Extract Block Start
Tuesday, May 26, 2020

Online Viewing Room versus My Living Room (Two Works by Some Guy Named Ray)

I saw a post by Jerry Saltz last week on Instagram. It was a hypothetical email. “To: The Art World; Subject: When I hear the words online viewing room” I remove the safety from my mental revolver" The body of the email just said: “It is a website.”

Earlier that morning, flipping though the newest issue of ARTFORUM, I looked at the phrase Online Viewing Room and was struck by the absurdity of it. It’s a website, I thought. Then I thought maybe I was just being a jerk. 

If I am a jerk, so is Jerry Saltz. We are probably both jerks. 

The term Online Viewing Room is used to elevate something ordinary (a website) to make exclusive something that is not (the internet). There is also something here about reframing, steering purpose, marketing psychology blah blah blah. I have looked at these online viewing rooms (after registering). The legal fine print to visiting Gagosian's online viewing room is hilarious, almost a New Yorker Shout and Murmurs column ready to print. "If you do not agree to these Viewing Room Terms, you are not granted permission to use the Online Viewing Room and must exit immediately." Exit?! HAHA. But for those whose job it is to buy and sell artwork, whatever; live and let live. For me, online viewing rooms are just okay-looking websites that are mildly annoying to deal with. Anyway, I prefer to look at art in person.

Last week my friend Ray and his son came over to my house. While I was making dinner, Ray began constructing a floor-to-ceiling Lego tower in the living room. At first the kids, his and mine, were into helping with the tower but eventually the children lost interest, probably when a tape measure was brought out or when Ray began firmly insisting on sticking to the plan. The children went outside to play. The pieces had been put together, long batons of color on the floor while we ate. After dinner and after a couple of collapses, the tower was erected. It had a bellbottomed base that quickly tapered to  8-stud, then 6-stud and finally 4-stud pieces. It began on the floor, was lightly braced mid-way by two books on the mantle (one of Joan Didion essays the other a beginner’s Ancient Greek) and it ended at the ceiling. It did not stand perfectly straight. It was the tallest object in the room, as tall as the walls.

While the tower was there, it changed things, it affected how I felt when I walked through the room. Like Wallace Steven’s jar, it altered everything around it, "took dominion everywhere." It was the embodiment of the casual efforts of someone whose impulse and sensibility I know. Objectively, it was 
really good looking, and really present.

This has been a good season for art made in my living room, what with nowhere to go and all. This next “artwork” was not made in my living room, but my living room is where I received it.
Extract Block End
Available data Block Start
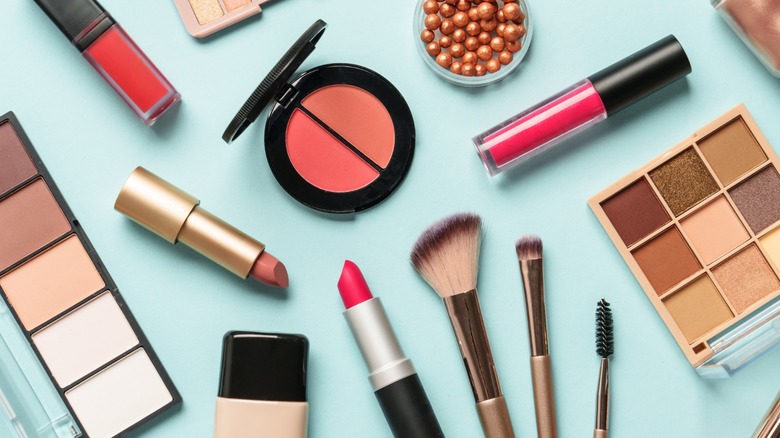 Various eyeshadows, lipsticks, and other beauty products spread out on a teal surface.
Available data Block End
→ Activities:
**a)** In the blog post about online viewing rooms, which two books helped brace the Lego tower partway up?
**b)** Pick up the blog post about online viewing rooms and Ray's Lego tower where it ends, and keep writing.

→ Outputs by task:
**a)** A book of Joan Didion essays and a beginner's Ancient Greek book.

**b)**
I was lying on my couch (looking at the Lego tower, in fact) texting with Ray. The day before, his seven-year-old son (in the context of a story) made the gesture of giving the middle finger without wanting to really flip anyone off. He extended his middle finger but covered it with his other hand. Instantly, I remembered this gesture from my own youth, this sanitized two-hand, PG middle finger. In response to something sarcastic Ray had written, I texted that the iPhone insta-reply icons (thumbs up, down, ?, !!, HAHA, and a heart) were missing some things, say, a middle finger. In less time that I would have thought possible, Ray made and sent me this:

HAHA. Is it art? Whatever; sure.

Here is my point: While sure, you can see some representations of  nice artwork in these online viewing rooms, they are only representations. Even here, in these photographs, your experience of the Lego tower will be second hand. But you can make your own Lego tower. Or you can make a stack of…marshmallows, laundry, toilet paper (good luck with that one). 
When your icon or emoji bank fails you, make one. 

I guess I am glad that the art world, wherever and whatever that is, is still turning and maybe these online viewing rooms help. But, you know, you (or friends on your phase one post-quarantine list)  can make stuff in your living room. The gesture and the result might be more fun, profound, interesting, and meaningful than what you can see on the internet. It may cause a shift in your perception, it may come closer to doing what art does than “visiting” an 
online viewing room or traditional website (or basement of the internet blog like this one).

So the other day Jerry Saltz sent out this appeal to NYC art galleries:

Real Question to NYC Art-Galleries, from a Squirrelly Art Critic itching for a Mission: Are you planning a Sept-Oct show? What show? Do you see me/Roberta coming to yr gallery in our safe-bubble, let in, left a checklist, see show alone &leaving? I see something like this.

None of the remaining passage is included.